Here are a handful of story and energy highlights and projects that I’m keen to follow:

  • Rosie Day put the benefits of using stories in research, particularly energy transition research. Not least that stories can hold ambivalence and paradox, can be useful in multidisciplinary work, and can maintain a life beyond the immediate project. Day outlined some of her and Mel Rohse’s oral history work in South Wales for Everyday Lives, part of a larger project called ‘Stories of Change: Exploring energy and community in the past, present and future’.
  • Margaret Gearty explained the ‘Learning History’ approach that combines a jointly-written history of an event with reflection to encourage change and action in organisations and people’s everyday lives.
  • Chris Groves’ examples from the Energy Biographies project illustrated that home energy practices are in part about identity, indeed at times conflicting identities.
  • Janice Astbury discussed socio-ecological resilience and the challenges of addressing energy vulnerability at the council level. One is that very few people needing help seek it by ‘com[ing] through the energy door’, and that the invisibility of energy does create challenges to engage on it with people in this setting.
  • Sam Staddon gave some early reflections on her study into energy researchers’ personal stories of energy use, including those of energy scientists and social scientists. The outcomes may well create some interesting discussions, and perhaps a few laughs, within multidisciplinary teams!
  • At the national (UK) scale, Catherine Butler presented on government’s role in shaping social practices on energy use while focussing on other areas of social policy, in this case welfare and employment policy.
  • Helen Pallett presented on energy publics in the UK, and the ‘Rethinking energy participation as relational and systemic’

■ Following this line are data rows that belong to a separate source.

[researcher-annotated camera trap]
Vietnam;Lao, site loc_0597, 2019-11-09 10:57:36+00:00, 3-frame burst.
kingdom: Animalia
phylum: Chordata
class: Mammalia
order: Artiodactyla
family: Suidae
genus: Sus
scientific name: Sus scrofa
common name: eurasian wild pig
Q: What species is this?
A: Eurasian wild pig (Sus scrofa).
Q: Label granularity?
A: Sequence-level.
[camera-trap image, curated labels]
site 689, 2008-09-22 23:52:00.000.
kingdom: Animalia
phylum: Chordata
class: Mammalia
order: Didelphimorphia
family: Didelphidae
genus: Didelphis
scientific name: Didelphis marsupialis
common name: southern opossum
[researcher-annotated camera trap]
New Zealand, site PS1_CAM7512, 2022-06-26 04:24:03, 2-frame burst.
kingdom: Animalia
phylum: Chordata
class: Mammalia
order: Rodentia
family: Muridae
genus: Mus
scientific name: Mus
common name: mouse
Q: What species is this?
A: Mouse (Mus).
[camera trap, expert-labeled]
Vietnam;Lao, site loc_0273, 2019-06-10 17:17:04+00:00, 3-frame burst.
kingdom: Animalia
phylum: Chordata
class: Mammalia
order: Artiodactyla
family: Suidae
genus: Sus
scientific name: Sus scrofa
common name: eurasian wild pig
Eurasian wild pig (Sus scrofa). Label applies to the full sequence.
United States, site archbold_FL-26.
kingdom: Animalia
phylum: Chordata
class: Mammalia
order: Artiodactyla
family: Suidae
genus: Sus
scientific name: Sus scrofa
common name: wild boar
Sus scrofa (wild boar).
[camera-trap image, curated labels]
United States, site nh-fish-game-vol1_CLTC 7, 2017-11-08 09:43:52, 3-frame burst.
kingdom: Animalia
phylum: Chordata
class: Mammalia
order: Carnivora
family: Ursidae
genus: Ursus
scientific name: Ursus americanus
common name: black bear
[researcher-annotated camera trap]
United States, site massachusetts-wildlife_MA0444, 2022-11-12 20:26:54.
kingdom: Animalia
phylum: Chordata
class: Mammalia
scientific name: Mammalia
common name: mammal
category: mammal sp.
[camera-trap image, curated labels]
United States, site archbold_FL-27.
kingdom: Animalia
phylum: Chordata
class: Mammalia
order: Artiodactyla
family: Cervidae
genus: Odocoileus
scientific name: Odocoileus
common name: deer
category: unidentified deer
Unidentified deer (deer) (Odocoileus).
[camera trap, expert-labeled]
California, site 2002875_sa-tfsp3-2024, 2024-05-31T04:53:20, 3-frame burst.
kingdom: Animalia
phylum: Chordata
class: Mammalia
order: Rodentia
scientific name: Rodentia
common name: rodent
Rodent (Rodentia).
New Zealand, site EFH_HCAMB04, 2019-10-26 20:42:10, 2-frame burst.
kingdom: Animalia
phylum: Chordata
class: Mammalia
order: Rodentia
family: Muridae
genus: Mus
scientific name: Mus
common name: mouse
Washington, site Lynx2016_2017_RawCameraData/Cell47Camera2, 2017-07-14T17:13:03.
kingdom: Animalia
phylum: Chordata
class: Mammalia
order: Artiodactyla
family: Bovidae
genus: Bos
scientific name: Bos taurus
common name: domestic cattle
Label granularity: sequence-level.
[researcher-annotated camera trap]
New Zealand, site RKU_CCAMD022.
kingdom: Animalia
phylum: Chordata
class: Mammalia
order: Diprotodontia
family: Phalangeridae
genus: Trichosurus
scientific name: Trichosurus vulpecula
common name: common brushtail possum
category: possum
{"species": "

The conference sessions and presentations that I caught included some similar elements and themes that we engage with on Energy+Illawarra: social practice; temporality, biographies and life course references, ideas around comfort in the home, behaviour change, energy affordability, energy and broader public policy, and multidisciplinary project work. I’ve returned to Wollongong with greater insight into the value of stories as research methods and as communication of and about results, particularly on the so-oft invisible energy in our daily lives.

  1. Gordon Waitt, Kate Roggeveen, Ross Gordon, Katherine Butler and Paul Cooper. ‘Thrifty pleasures: telling energy efficiency narratives of older, lower income households’.

Kate Roggeveen conducts ethnographic research for the multi-disciplinary Energy+Illawarra Project.